As-tu la volonté de mettre Liège sur la carte ?

De ouf ! En vrai je suis le premier à avoir une telle exposition dans la ville, même si je ne suis peut-être pas celui qui va le plus explose, je tiens à être celui qui va ouvrir les portes. Je tiens à faire croquer tout le monde, ceux avec qui je peux rouler, on roule ensemble si t’es de la ville !

Comment on fait quand on est rappeur débutant à Liège ? Y-a-t-il des studios, des labels ?
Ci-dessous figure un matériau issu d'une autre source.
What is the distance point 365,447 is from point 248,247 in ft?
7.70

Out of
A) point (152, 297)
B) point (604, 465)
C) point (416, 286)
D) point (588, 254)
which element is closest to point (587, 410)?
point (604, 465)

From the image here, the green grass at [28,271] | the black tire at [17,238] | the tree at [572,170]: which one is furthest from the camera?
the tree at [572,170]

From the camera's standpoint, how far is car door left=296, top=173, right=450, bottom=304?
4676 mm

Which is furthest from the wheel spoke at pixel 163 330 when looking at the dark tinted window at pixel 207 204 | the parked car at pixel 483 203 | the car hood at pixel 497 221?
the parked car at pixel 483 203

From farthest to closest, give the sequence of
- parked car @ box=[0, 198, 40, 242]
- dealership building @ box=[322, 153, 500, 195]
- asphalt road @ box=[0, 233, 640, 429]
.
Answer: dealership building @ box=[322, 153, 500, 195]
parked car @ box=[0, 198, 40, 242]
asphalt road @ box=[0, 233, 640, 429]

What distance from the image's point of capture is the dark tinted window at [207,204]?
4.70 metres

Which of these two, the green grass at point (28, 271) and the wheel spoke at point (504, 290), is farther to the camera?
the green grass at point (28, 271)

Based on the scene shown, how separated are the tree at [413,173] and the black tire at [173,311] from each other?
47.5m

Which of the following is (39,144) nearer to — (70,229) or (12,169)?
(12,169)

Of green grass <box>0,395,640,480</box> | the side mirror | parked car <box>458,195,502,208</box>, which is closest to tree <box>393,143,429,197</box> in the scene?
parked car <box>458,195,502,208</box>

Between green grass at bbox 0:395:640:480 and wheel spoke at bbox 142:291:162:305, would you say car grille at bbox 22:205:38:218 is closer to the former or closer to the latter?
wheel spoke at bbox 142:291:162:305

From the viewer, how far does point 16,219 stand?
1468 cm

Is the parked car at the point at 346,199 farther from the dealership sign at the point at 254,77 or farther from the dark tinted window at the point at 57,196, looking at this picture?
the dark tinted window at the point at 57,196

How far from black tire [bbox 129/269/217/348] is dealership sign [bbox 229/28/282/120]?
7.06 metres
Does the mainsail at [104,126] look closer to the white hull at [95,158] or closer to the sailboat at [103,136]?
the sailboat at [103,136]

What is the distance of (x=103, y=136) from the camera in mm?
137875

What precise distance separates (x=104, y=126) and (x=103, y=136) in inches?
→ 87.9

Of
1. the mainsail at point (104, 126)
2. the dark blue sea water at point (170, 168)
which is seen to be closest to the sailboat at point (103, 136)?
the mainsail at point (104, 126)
Il n’y a rien du tout ! La personne qui m’a fait rencontrer Mouss Parash, c’est Franck Lucazz, c’est un bruxellois. Ça veut dire que la force a dû venir d’ailleurs, à Liège, il n’y a vraiment rien du tout pour les rappeurs. C’est tout à la débrouille, il faut démarcher tout seul et aller trouver des gens tout seul. Il faut se déplacer parce que dans la ville il n’y a vraiment rien, c’est mort.

Comment en-es-tu arrivé là alors ?

J’ai un manager qui s’est bougé, j’ai eu de la chance : il croyait en moi. On n’avait rien à perdre et tout à gagner et on a fait ce qu’il fallait faire. Moi je suis en studio je donne mon maximum et lui il démarche, il parle aux gens, il se bouge !

Quels sont tes objectifs pour la suite ?

Que du succès ! Que les gens accueillent ça positivement et qu’ils s’attachent à ma musique, mon personnage et ce que je fais, pour qu’on puisse faire une longue route ensemble.